[PASSAGE]
###
I was excited when it arrived and got to work pretty much right away. I was delighted to find my measurements slotted me right into the 10D. They are my exact measurements. I’d seen it mentioned that there wasn’t a lot of ease and that suited me too, but I did double check them. I couldn’t see anywhere what height the pattern was drafted for, but I took an inch out when I was tracing the pattern pieces off as I’m pretty short waisted and that’s quite standard for me. I held the pieces up to my torso for a rough idea and it looked ok.
The whole thing went together really easily and the instructions are clear and concise. I was a bit worried about the collar, but it was find. It doesn’t lay flat when you are sewing it together, but don’t worry about that because it all turns out well in the end. The darts though, they are something else. They were massive. If you’ve ever done a FBA and ended up with ginormous darts, you know what I’m talking about. And I’m not even that big in the bust really – about a 38D. Not small, but not really big either. I had fit issues that I’ve never come across before (please excuse the phone pic).
I used some new Tula Pink fabric – something that could be purchased again if it didn’t turn out, but also, I had high hopes. What could go wrong? HA.
Ok so too long in the bodice, even after taking an inch out. But more that that, huge across my chest and weird extra fabric under the bust and at the bust darts too. Ok. I unpicked the bodice from the skirt and made the darts bigger at the base, while trying to shorten them too – a nearly impossible feat because they were already so wide and then trying to drop the point below my bust made getting from dart leg to dart point a very short trip. I fudged my way through it and ended up here, with still too long darts. Although a glance at the pattern images shows them quite high, so maybe that’s where they’re supposed to be?
I couldn’t keep it on my shoulders. Is this pattern made for 6’4″ footballers? Footballers with very perky busts. Is it me? I’d seen other versions popping up on instagram that looked great! What have I done?
###
[RECORDS PROVIDED]
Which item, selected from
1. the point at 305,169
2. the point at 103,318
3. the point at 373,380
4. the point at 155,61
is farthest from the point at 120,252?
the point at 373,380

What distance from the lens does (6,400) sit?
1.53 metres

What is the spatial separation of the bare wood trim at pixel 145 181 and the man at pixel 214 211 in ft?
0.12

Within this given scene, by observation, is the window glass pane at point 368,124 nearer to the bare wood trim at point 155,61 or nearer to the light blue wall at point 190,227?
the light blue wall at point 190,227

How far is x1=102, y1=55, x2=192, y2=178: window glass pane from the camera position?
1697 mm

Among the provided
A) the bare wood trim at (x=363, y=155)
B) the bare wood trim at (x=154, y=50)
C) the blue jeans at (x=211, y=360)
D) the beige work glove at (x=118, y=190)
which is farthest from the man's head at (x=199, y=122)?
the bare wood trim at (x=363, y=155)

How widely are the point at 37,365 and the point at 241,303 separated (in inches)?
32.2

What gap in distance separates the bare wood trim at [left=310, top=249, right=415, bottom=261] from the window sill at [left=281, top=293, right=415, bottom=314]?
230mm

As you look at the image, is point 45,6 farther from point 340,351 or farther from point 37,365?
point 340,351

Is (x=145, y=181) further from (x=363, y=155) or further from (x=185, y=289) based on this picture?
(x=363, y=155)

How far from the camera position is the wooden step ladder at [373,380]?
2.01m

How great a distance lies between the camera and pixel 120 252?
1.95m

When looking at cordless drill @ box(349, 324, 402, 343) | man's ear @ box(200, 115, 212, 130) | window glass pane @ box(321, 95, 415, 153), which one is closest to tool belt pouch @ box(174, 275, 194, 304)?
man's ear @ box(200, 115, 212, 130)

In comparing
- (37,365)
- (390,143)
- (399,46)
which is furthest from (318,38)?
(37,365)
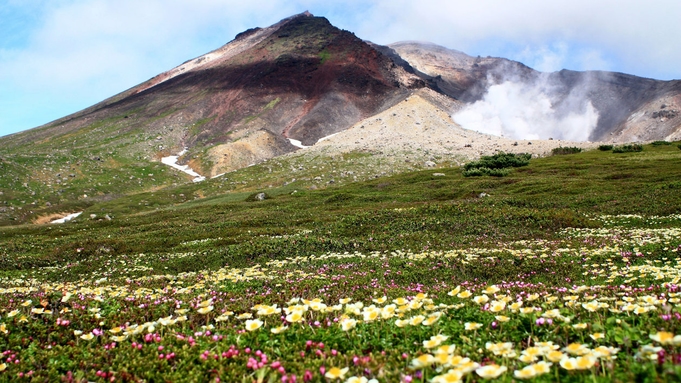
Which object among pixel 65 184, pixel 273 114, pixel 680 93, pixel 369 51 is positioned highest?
pixel 369 51

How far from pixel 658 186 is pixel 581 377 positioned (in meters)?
35.9

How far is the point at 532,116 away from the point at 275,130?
325ft

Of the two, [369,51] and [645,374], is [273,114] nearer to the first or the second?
[369,51]

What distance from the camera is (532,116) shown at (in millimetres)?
156625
###
[EXERCISE INSTRUCTIONS]
• a. List every question the writer asks in the sewing review.
• b. Rewrite the part of the sewing review that begins at "The whole thing" and ends after "the phone pic).", swapping "darts" for "pleats".
The lines come from a different source than the sewing review.

[ANSWERS PER TASK]
• a.
- What could go wrong?
- Although a glance at the pattern images shows them quite high, so maybe that’s where they’re supposed to be?
- Is this pattern made for 6’4″ footballers?
- Is it me?
- What have I done?

• b.
The whole thing went together really easily and the instructions are clear and concise. I was a bit worried about the collar, but it was find. It doesn’t lay flat when you are sewing it together, but don’t worry about that because it all turns out well in the end. The pleats though, they are something else. They were massive. If you’ve ever done a FBA and ended up with ginormous pleats, you know what I’m talking about. And I’m not even that big in the bust really – about a 38D. Not small, but not really big either. I had fit issues that I’ve never come across before (please excuse the phone pic).